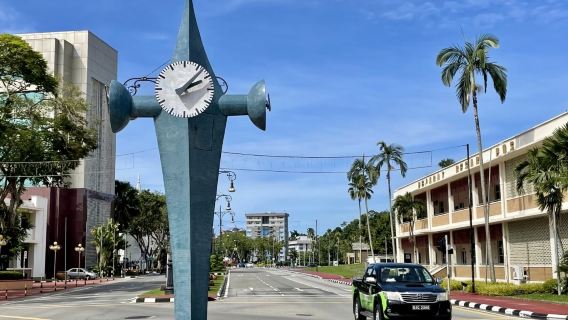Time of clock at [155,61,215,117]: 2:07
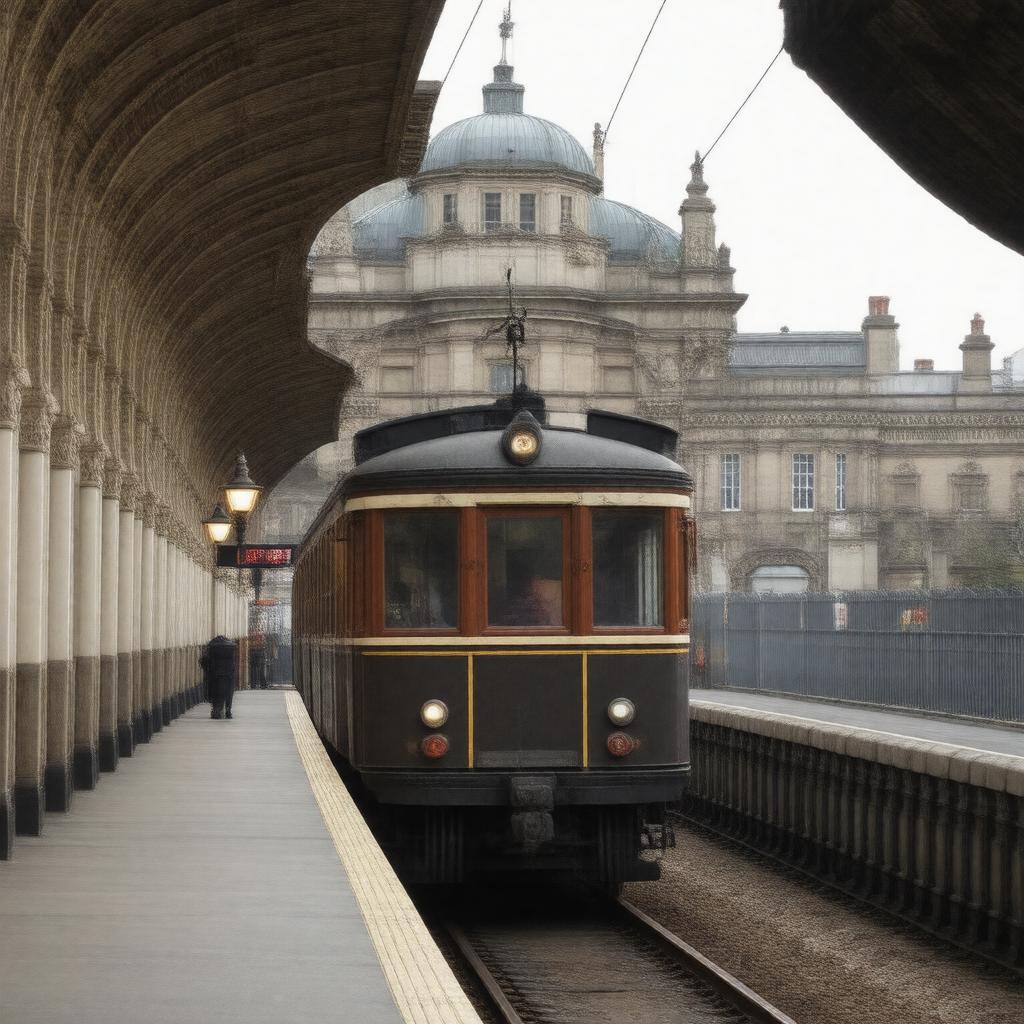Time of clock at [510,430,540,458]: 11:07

········

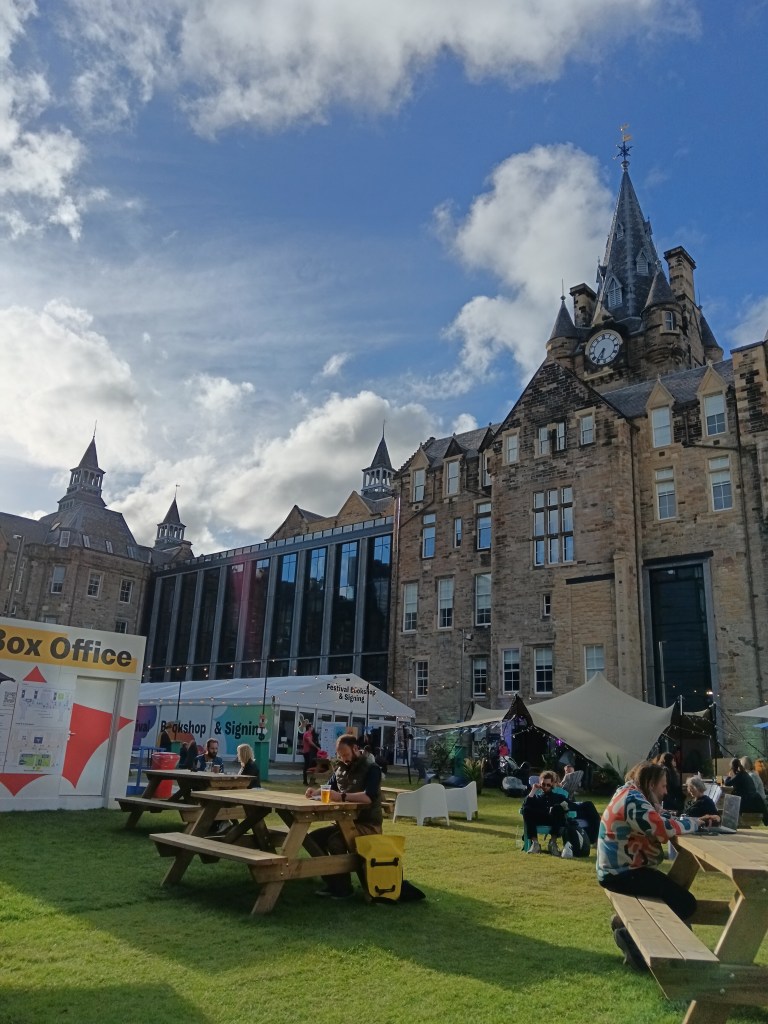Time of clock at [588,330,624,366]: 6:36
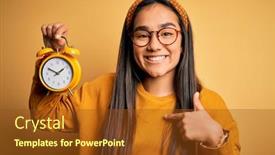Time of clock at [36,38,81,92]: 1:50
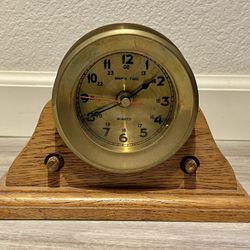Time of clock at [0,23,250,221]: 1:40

········

DIRECTIONS FOR THIS TASK: Copy out word for word the part of the records that opens with the line containing "Time of clock at [588,330,624,366]: 6:36" and closes with the line containing "Time of clock at [0,23,250,221]: 1:40", leaving the pictures out.

SOLUTION:
Time of clock at [588,330,624,366]: 6:36
Time of clock at [36,38,81,92]: 1:50
Time of clock at [0,23,250,221]: 1:40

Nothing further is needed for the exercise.